Он обеими руками подвинул к себе кипу бумаг. Бумаги оказались различными — старыми мятыми записками, машинописными страницами, фотокопиями документов, исписанных писарской вязью…
Дед порылся в бумагах, окинул строгим взором притихшую аудиторию и сказал:
— Начнем тем не менее с фольклора.
— Начнем, — сказал Андрюша и вытащил фотокамеру. Вид деда, лорнирующего фольклорную экспедицию, был экзотичен.
— Выдержку побольше сделай, — сказал дед строго. — Тут света маловато. А начнем с чистой сказки. Как звучала она в народе и как ее записал от моей бабушки Пелагеи случайный человек приват-доцент Миллер, добравшийся до наших мест из любознательности, свойственной положительному российскому немцу.
Дед извлек фотокопию журнальной страницы.
— Напечатано в журнале «Любитель Российской старины», номер шесть, декабрь 1887 года, на этом номере журнал прекратил свое существование. Найден мною в библиотеке Пермского института культуры. «Быль то или небылица…» — так моя бабушка начала свой рассказ, типичный запев в наших краях.
— Типичный, — согласилась Элла, — вы совершенно правы.
— «Быль то или небылица, летела птица, несла яицы». Последнее слово отношу на совесть Миллера, бабушка моя никогда так не рифмовала, — сказал дед.

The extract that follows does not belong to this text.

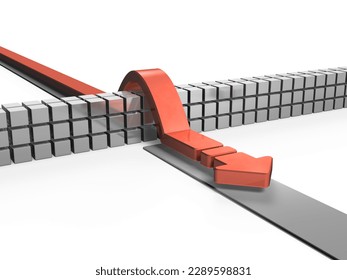 A wall of obstacles blocking the path. A red arrow that continues to move forward over the wall. Abstract concept representing strong will and overcoming. success and victory. 3D rendering.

— Это невозможно, — снова согласилась Элла. — Сказительницы всегда берегли русский язык.
— Будем думать, что бабушка здесь обошлась без рифмы, — сказал дед. — Суть в следующем. Вначале идет обычный текст об Иване-дураке, который намерен отыскать лекарство для царевны. Встречает Иван старца.
Теперь слушайте текстуально. «И сказал ему старец: «За лесами, за морями, за высокими горами есть в лесу ключ, а вода в нем живая. Если дашь мертвецу испить, встанет мертвец, коли дашь болезному испить, исцелится болезный, коли дашь калеке испить, плясать пойдет».
— Так и написано?
— Повторяю, в записи немца Миллера. Продолжаю: «И сказал тогда Иван-дурак: «Пошли, царь-батюшка, за живой водой, вылечим мы твою царевну». Сильно разгневался царь-батюшка. «Как, — говорит, — смеешь ты, крестьянский сын, мне указания делать? Возьми, — говорит, — роту солдат и следуй к ключу, найди его, принеси воды и вылечи царевну. Вылечишь, будет тебе царевна в жены и еще полцарства в придачу».
Дед отложил листок, пролорнировал фольклористов и спросил:
— А часто ли Ивану-дураку придают роту солдат?
— Ну, это совершенно нетипично, — сказала Элла Степановна. — Герой в сказке всегда действует один.
— Вот видишь, — сказал дед Артем, — я тоже так рассудил. А ведь должен тебе сказать, что историю эту я слыхал от бабушки хоть и после того, как немец Миллер здесь побывал, но еще когда бабушка была в твердом уме и памяти. Я тогда, конечно, про Миллера не знал, но мне-то бабушка говорила, что ключ живой воды находился в лесу за нашей деревней. Понимаешь, за нашей! Точ-на!
— А он там есть? — спросил Андрюша. — Или бродячий какой, как мельница?
— Вот это я и решил проверить. Тем более что с водой в нашей деревне необычно.
— В каком смысле? — спросила Элла Степановна, инстинктивно отстраняя чашку с чаем, чего никто, кроме Андрюши, не заметил.
— А в том смысле, что она у нас особенная. Чистая, добрая.
— Волосы отмываются, как в шампуне, — сказал Коля.
— Не в этом дело! От нашей воды здоровье улучшается, силы прибывают. Лучше боржоми.
— Ну уж скажешь, — возразила Глафира. — Патриот он у нас, даже писал в Кисловодск, чтобы прислали специалиста.